Hochfrequenz und Röntgen - Comet will die eigenen Ziele früher erreichen

Die Comet-Gruppe hat die Guidance für das laufende Jahr bestätigt, den Zeitrahmen für die Mittelfristziele jedoch verkürzt.
22.11.2017 07:31
Der Hauptsitz der Comet Gruppe in Flamatt.
Der Hauptsitz der Comet Gruppe in Flamatt.
Bild: ZVG

Die auf Röntgen-, Hochfrequenz- und ebeam-Technologie spezialisierte Comet-Gruppe hat die Guidance für das laufende Jahr bestätigt, den Zeitrahmen für die Mittelfristziele jedoch verkürzt. Demnach ist für das laufende Jahr mit einem Umsatz im Bereich von 430 bis 450 Mio CHF zu rechnen sowie mit einer EBITDA-Marge im Bereich von 14% bis 16%, wie das Unternehmen am Mittwoch mitteilt.

Das Wachstum sei während des Jahres 2017 signifikant beschleunigt und es seien wichtige Fortschritte bei der Umsetzung der Strategie erzielt worden. Dabei hätten alle Segmente stark zugelegt. Die laufenden Initiativen seien gut unterwegs und es seien neue gestartet worden.
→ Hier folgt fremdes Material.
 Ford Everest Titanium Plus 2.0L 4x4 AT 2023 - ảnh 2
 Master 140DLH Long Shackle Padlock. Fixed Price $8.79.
So seien zur Steigerung der operativen Exzellenz im Bereich des Einkaufs unter anderem die Warengruppen gebündelt worden.
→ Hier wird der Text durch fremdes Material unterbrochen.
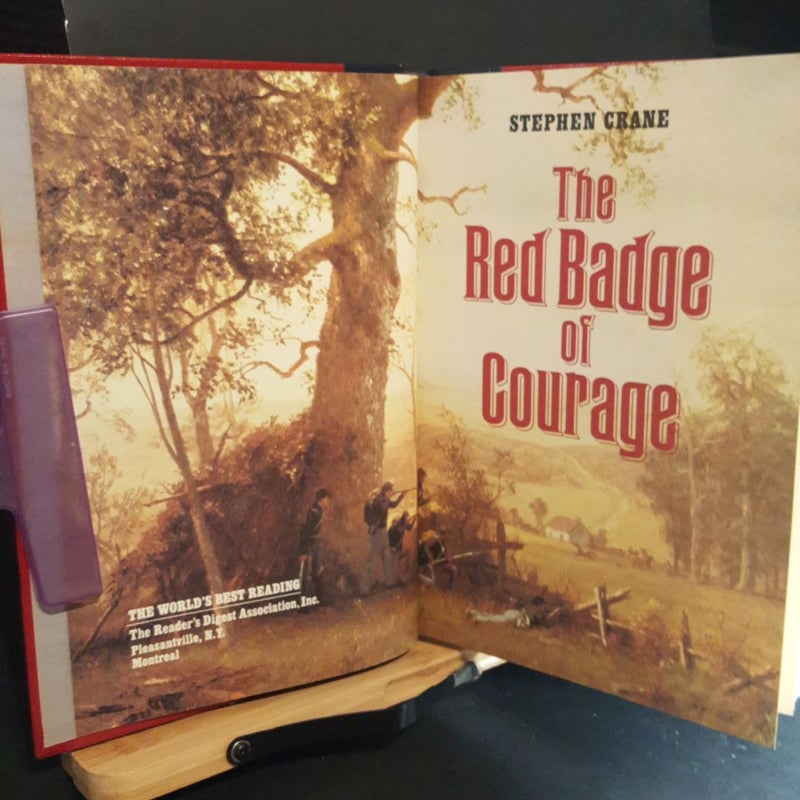 The Red Badge of Courage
Die bis 2020 gesteckten Ziele, eines Umsatzes von 500 Mio CHF sowie einer EBITDA-Marge zwischen 16 und 18%, sollen nun bereits 2019 erreicht werden. Um sich für die künftigen Anforderungen zu rüsten und Potenziale rascher auszuschöpfen, will die Comet Group in vier zusätzliche Hebel investieren. So seien Projekte zu den Themen Digitalisierung, Diversifizierung, Geschwindigkeit und Marktzugang gestartet worden. Ausserdem soll die Position des Personalleiters auf Stufe Geschäftsleitung separat besetzt werden.

In den nächsten Jahren soll zudem signifikant in den Ausbau der Produktionskapazitäten und in die Erschliessung neuer Anwendungen investiert werden.